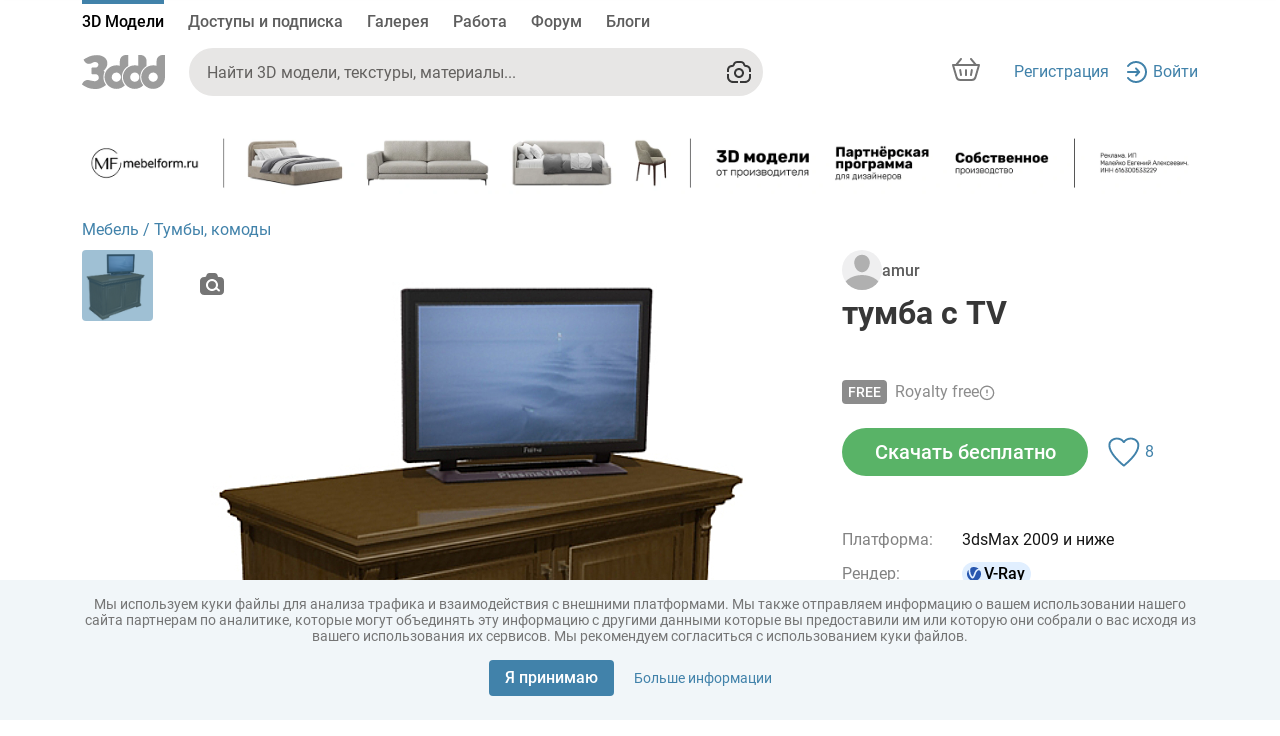

--- FILE ---
content_type: image/svg+xml
request_url: https://3ddd.ru/ng-assets/images/preview-big-view.svg
body_size: 710
content:
<svg width="2500" height="2500" viewBox="0 0 2500 2500" fill="none" xmlns="http://www.w3.org/2000/svg">
  <rect width="2500" height="2500" fill="#F7F7F7"/>
  <path
    d="M1410.59 1072.05H1067.71V993.924L989.584 1072.05H941.841L1063.37 950.521C1066.68 947.232 1072.04 946.187 1076.39 946.181H1536.46L1410.59 1072.05Z"
    fill="#D9D9D9"/>
  <path
    d="M1432.29 1427.95V1089.41L1562.5 959.201V1414.93C1562.49 1419.24 1561.47 1424.66 1558.16 1427.95L1432.29 1549.48V1501.74L1510.42 1427.95H1432.29Z"
    fill="#D9D9D9"/>
  <path
    d="M933.16 1102.43C933.16 1097.77 937.144 1093.75 941.841 1093.75H1401.91C1406.61 1093.75 1410.59 1097.77 1410.59 1102.43V1545.14C1410.59 1549.8 1406.61 1553.82 1401.91 1553.82H941.841C937.144 1553.82 933.16 1549.8 933.16 1545.14V1102.43Z"
    fill="#D9D9D9"/>
</svg>


--- FILE ---
content_type: image/svg+xml
request_url: https://b5.3ddd.ru/media/avatar/users/blank.svg
body_size: 703
content:
<svg width="160" height="160" viewBox="0 0 160 160" fill="none" xmlns="http://www.w3.org/2000/svg">
<rect width="160" height="160" fill="#EFEFF0"/>
<path d="M80 89C97.1208 89 111 70.4565 111 50.2162C111 32.976 97.1208 19 80 19C62.8792 19 49 32.976 49 50.2162C49 70.4565 62.8792 89 80 89Z" fill="#B0B0B0"/>
<path d="M153.91 137.039C157.931 144.319 160 152.121 160 160H0C0 152.121 2.06926 144.319 6.08963 137.039C10.11 129.759 16.0028 123.145 23.4315 117.574C30.8601 112.002 39.6793 107.583 49.3853 104.567C59.0914 101.552 69.4942 100 80 100C90.5057 100 100.909 101.552 110.615 104.567C120.321 107.583 129.14 112.002 136.569 117.574C143.997 123.145 149.89 129.759 153.91 137.039Z" fill="#B0B0B0"/>
</svg>


--- FILE ---
content_type: image/svg+xml
request_url: https://3ddd.ru/ng-assets/images/dzen.svg
body_size: 1274
content:
<svg width="18" height="18" viewBox="0 0 18 18" fill="none" xmlns="http://www.w3.org/2000/svg">
  <path fill-rule="evenodd" clip-rule="evenodd"
        d="M9.03573 18H8.96427C5.39004 18 3.30029 17.6405 1.84504 16.2133C0.345405 14.6854 0 12.6096 0 9.05037V8.94966C0 5.39037 0.345405 3.30049 1.84504 1.78668C3.31436 0.360586 5.39004 0 8.96319 0H9.03573C12.5948 0 14.6845 0.360586 16.155 1.78668C17.6546 3.31456 18 5.39037 18 8.94966V9.05037C18 12.6107 17.6536 14.7006 16.155 16.2133C14.6845 17.6394 12.61 18 9.03573 18ZM15.814 8.73279C15.8834 8.73604 15.9398 8.7935 15.9398 8.86287H15.9387V9.15341C15.9387 9.22387 15.8823 9.28133 15.8129 9.28349C13.323 9.3778 11.8087 9.69435 10.7474 10.7557C9.68725 11.8159 9.37072 13.3282 9.27534 15.8139C9.27208 15.8832 9.21463 15.9396 9.14526 15.9396H8.85366C8.7832 15.9396 8.72575 15.8832 8.72358 15.8139C8.62819 13.3282 8.31166 11.8159 7.25151 10.7557C6.19136 9.69544 4.67593 9.3778 2.18598 9.28349C2.1166 9.28024 2.06024 9.22279 2.06024 9.15341V8.86287C2.06024 8.79241 2.1166 8.73496 2.18598 8.73279C4.67593 8.63848 6.19028 8.32193 7.25151 7.26062C8.31383 6.19824 8.63036 4.68056 8.72467 2.18612C8.72792 2.11674 8.78537 2.06036 8.85474 2.06036H9.14526C9.21572 2.06036 9.27317 2.11674 9.27534 2.18612C9.36964 4.68164 9.68617 6.19824 10.7485 7.26062C11.8087 8.32085 13.3241 8.63848 15.814 8.73279Z"
        fill="white"/>
</svg>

------------------------------------------------------------

Your assignment: The expected result is every line above containing the string "xmlns".

Your solution:
<svg width="2500" height="2500" viewBox="0 0 2500 2500" fill="none" xmlns="http://www.w3.org/2000/svg">
<svg width="160" height="160" viewBox="0 0 160 160" fill="none" xmlns="http://www.w3.org/2000/svg">
<svg width="18" height="18" viewBox="0 0 18 18" fill="none" xmlns="http://www.w3.org/2000/svg">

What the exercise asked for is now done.